Image-linked spatial questions
________________________________________
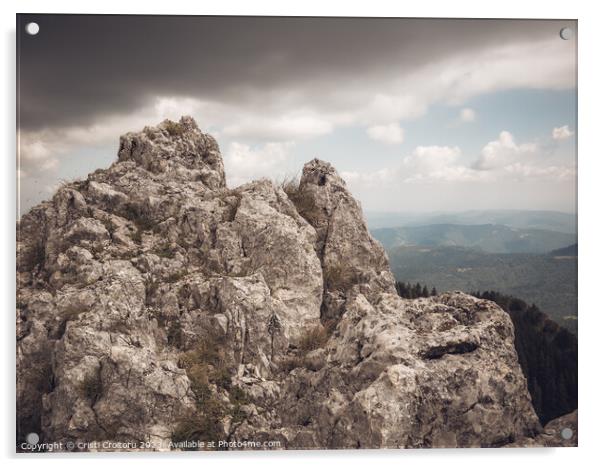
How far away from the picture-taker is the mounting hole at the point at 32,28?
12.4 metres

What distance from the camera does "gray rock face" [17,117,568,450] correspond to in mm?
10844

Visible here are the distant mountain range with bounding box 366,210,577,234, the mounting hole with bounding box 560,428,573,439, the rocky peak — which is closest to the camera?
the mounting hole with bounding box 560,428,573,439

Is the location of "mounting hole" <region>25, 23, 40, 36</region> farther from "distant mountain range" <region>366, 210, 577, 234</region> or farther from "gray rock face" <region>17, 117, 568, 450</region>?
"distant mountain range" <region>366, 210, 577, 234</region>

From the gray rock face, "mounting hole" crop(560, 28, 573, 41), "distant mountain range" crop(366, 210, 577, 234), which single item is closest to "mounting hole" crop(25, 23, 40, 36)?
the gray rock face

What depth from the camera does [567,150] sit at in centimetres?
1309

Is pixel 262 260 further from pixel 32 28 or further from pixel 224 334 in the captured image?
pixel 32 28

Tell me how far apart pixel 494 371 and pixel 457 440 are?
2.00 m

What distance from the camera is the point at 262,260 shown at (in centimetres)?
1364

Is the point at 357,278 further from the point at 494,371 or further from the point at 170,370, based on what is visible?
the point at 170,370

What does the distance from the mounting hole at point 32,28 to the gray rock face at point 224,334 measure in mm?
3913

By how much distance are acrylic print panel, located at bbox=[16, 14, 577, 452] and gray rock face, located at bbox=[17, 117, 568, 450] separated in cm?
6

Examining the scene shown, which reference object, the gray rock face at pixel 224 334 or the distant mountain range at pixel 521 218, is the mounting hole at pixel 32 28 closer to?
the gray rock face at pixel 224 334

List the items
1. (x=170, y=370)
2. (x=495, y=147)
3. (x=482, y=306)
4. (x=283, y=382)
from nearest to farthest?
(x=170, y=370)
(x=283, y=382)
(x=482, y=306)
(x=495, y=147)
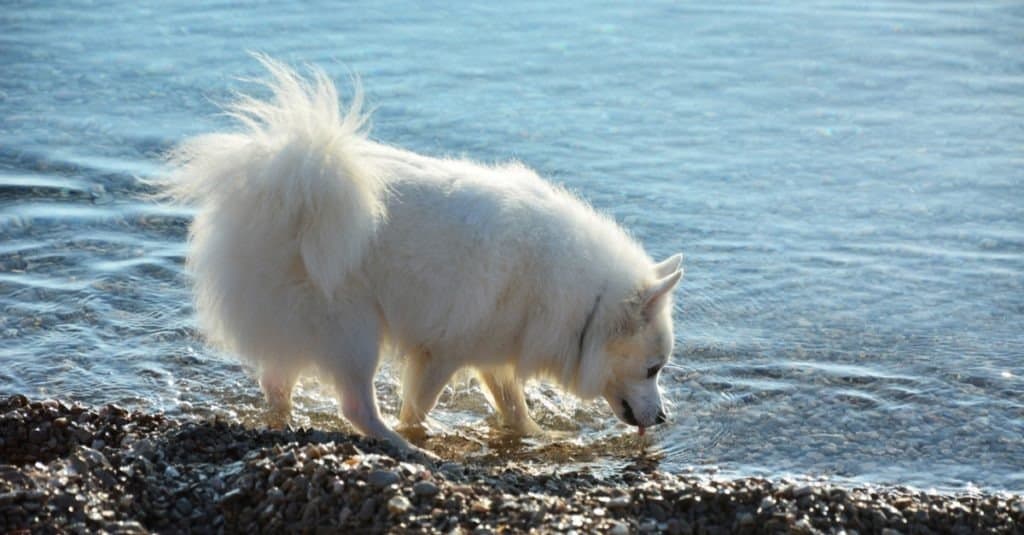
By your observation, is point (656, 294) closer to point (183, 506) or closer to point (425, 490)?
________________________________________
▶ Written instruction
Render the lines above as a numbered list, omitting blank lines. Leave the pictures out of the answer.

▶ Task response
1. How far away from the picture-taker is the mounting hole at the point at 32,28?
2. 12.4 metres
3. What distance from the camera does "gray rock face" [17,117,568,450] correspond to in mm?
4. 10844
5. Visible here are the distant mountain range with bounding box 366,210,577,234, the mounting hole with bounding box 560,428,573,439, the rocky peak — which is closest to the camera?
6. the mounting hole with bounding box 560,428,573,439
7. Is the location of "mounting hole" <region>25, 23, 40, 36</region> farther from "distant mountain range" <region>366, 210, 577, 234</region> or farther from "gray rock face" <region>17, 117, 568, 450</region>?
8. "distant mountain range" <region>366, 210, 577, 234</region>
9. From the gray rock face, "mounting hole" crop(560, 28, 573, 41), "distant mountain range" crop(366, 210, 577, 234), which single item is closest to "mounting hole" crop(25, 23, 40, 36)?
10. the gray rock face
11. What depth from the camera does [567,150] sit at in centimetres?
12. 1309
13. Is pixel 262 260 further from pixel 32 28 or further from pixel 224 334 in the captured image?
14. pixel 32 28
15. Tell me how far apart pixel 494 371 and pixel 457 440 are?
16. 2.00 m
17. What distance from the camera is the point at 262,260 shown at (in centimetres)?
18. 1364
19. Is the point at 357,278 further from the point at 494,371 or further from the point at 170,370, based on what is visible?
20. the point at 170,370
21. What does the distance from the mounting hole at point 32,28 to the gray rock face at point 224,334 measure in mm?
22. 3913
23. By how much distance are acrylic print panel, located at bbox=[16, 14, 577, 452] and gray rock face, located at bbox=[17, 117, 568, 450] separated in cm?
24. 6
25. Examining the scene shown, which reference object, the gray rock face at pixel 224 334 or the distant mountain range at pixel 521 218, is the mounting hole at pixel 32 28 closer to?
26. the gray rock face at pixel 224 334
27. List the items
28. 1. (x=170, y=370)
29. 2. (x=495, y=147)
30. 3. (x=482, y=306)
31. 4. (x=283, y=382)
32. from nearest to farthest?
33. (x=170, y=370)
34. (x=283, y=382)
35. (x=482, y=306)
36. (x=495, y=147)
37. By your observation, is point (656, 294) closer to point (183, 506) or closer to point (425, 490)?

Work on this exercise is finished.